Failure to hold the President accountable for his actions is to condone them and to signal to future Presidents that lying to drive us into wars or refusing to obey the laws of this country are acceptable modes of conduct.

But these are not acceptable. We cannot, we dare not turn over to future generations a shriveled and shrunken constitution. Some say impeachment is a distraction from a more important policy agenda. But that argument insults Americans. As important as better health care, education and job creation are, Americans understand that these objectives become possible only in the context of a vibrant democracy. There is nothing more important that we can do to for the achievement of a policy agenda than to make sure that our constitution is intact and the rule of law governs.

During the Nixon impeachment effort, it was not the Congress that put impeachment on the table. It was the American people who said enough is enough when President Nixon fired the special prosecutor investigating him. Americans did not want to see the rule of law destroyed; they did not want to see this great country become a banana republic. Congress commenced impeachment proceedings only in response to the firestorm of public anger.

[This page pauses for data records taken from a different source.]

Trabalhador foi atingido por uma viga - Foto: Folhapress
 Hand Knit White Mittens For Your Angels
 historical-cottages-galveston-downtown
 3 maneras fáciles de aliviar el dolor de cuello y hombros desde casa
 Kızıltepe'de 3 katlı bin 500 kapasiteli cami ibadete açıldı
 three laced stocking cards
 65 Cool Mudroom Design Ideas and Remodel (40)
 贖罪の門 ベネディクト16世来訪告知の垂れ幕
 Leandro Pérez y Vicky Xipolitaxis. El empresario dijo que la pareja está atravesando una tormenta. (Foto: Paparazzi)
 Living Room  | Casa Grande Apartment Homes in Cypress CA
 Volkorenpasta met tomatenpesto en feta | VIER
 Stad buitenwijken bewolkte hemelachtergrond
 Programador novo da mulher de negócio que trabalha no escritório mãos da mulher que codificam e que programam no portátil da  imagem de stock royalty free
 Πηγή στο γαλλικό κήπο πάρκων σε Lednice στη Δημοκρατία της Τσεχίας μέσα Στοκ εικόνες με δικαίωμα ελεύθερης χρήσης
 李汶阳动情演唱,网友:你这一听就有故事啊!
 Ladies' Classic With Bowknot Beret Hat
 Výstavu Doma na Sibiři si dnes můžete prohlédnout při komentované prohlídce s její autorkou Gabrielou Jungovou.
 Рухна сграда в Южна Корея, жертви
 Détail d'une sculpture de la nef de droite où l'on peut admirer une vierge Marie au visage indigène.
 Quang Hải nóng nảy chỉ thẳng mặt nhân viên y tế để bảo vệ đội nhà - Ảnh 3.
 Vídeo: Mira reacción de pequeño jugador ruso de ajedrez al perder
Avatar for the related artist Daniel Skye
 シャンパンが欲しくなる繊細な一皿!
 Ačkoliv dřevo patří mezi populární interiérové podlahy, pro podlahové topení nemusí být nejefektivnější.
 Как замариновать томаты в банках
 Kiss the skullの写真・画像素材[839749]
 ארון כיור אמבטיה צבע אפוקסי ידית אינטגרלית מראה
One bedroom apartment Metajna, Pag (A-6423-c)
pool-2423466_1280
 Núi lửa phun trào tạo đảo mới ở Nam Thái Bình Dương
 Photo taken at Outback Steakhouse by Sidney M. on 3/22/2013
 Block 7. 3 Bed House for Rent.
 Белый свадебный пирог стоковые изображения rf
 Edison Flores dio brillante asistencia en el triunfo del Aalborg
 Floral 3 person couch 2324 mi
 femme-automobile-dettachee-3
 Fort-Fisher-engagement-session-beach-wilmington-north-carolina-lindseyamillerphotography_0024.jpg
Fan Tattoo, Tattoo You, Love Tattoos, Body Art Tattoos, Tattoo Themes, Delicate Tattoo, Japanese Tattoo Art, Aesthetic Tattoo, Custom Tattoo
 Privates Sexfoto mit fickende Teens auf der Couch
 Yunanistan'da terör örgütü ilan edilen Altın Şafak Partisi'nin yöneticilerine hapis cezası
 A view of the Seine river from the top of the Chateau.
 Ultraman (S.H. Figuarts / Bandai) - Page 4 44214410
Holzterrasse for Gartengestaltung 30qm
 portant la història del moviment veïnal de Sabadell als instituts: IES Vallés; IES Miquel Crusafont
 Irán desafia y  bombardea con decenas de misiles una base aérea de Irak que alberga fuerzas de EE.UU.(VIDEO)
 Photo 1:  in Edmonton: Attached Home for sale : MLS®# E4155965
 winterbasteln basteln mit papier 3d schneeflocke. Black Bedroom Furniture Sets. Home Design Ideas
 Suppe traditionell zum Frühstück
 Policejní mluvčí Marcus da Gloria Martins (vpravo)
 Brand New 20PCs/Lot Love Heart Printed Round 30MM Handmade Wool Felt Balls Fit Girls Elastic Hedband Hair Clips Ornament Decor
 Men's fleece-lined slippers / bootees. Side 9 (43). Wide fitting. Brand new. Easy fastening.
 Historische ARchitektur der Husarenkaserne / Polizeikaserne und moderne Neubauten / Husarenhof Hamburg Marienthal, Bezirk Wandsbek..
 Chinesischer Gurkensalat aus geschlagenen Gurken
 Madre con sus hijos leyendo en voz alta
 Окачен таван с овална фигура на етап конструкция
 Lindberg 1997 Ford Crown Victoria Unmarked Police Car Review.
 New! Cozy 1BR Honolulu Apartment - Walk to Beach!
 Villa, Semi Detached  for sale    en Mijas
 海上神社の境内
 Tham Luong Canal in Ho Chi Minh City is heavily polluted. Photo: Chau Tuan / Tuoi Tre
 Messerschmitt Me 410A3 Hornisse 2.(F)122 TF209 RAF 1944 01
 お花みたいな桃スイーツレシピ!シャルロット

That is why passage of the Senate Joint Memorial 1816 by the legislature of the State of Washington is so important. It is a way of telling Congress that the American people all over this great land want to see constitutional sanity restored and the rule of law prevail, which can happen only after full investigations of the actions of the President and Vice President are conducted and they are held accountable, if warranted, under the impeachment provisions of the US constitution.

Thank you for your consideration of my views.